### WHAT IS EXPECTED
Which lines below mention "href"? Pick each one out.

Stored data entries
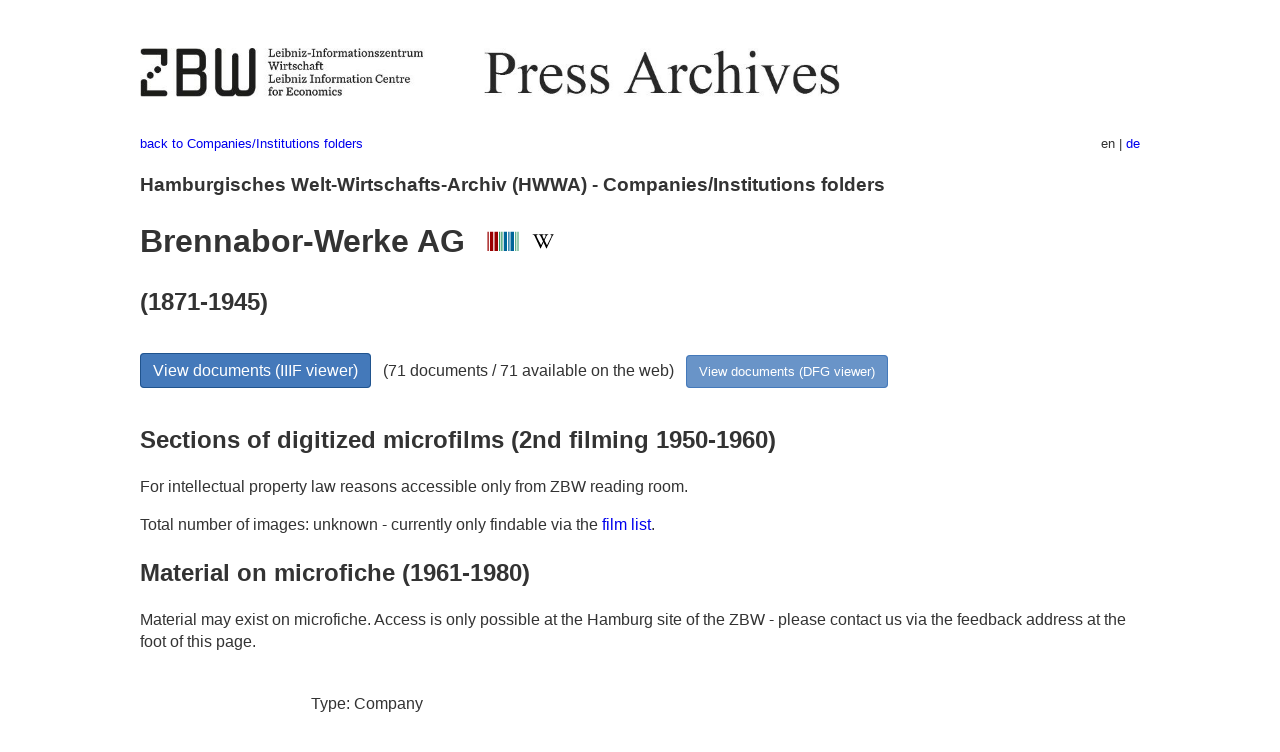

--- FILE ---
content_type: text/html
request_url: https://pm20.zbw.eu/folder/co/0419xx/041929/about.en.html
body_size: 6088
content:
<!DOCTYPE html>
<html xmlns="http://www.w3.org/1999/xhtml" lang="en" xml:lang="en">
<head>
  <meta charset="utf-8" />
  <meta name="generator" content="pandoc" />
  <meta name="viewport" content="width=device-width, initial-scale=1.0, user-scalable=yes" />
  <meta name="description" content="Dossier about Brennabor-Werke AG
(1871-1945; Brandenburg). From German and international press,
1908-1949." />
  <link rel="alternate" hreflang="en" href="https://pm20.zbw.eu/folder/co/0419xx/041929/about.en.html" />
  <link rel="alternate" hreflang="de" href="https://pm20.zbw.eu/folder/co/0419xx/041929/about.de.html" />
  <title>Brennabor-Werke AG | ZBW Press Archives</title>
  <style>
      code{white-space: pre-wrap;}
      span.smallcaps{font-variant: small-caps;}
      span.underline{text-decoration: underline;}
      div.column{display: inline-block; vertical-align: top; width: 50%;}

### SOLUTION TO THIS TASK
  <link rel="alternate" hreflang="en" href="https://pm20.zbw.eu/folder/co/0419xx/041929/about.en.html" />
  <link rel="alternate" hreflang="de" href="https://pm20.zbw.eu/folder/co/0419xx/041929/about.de.html" />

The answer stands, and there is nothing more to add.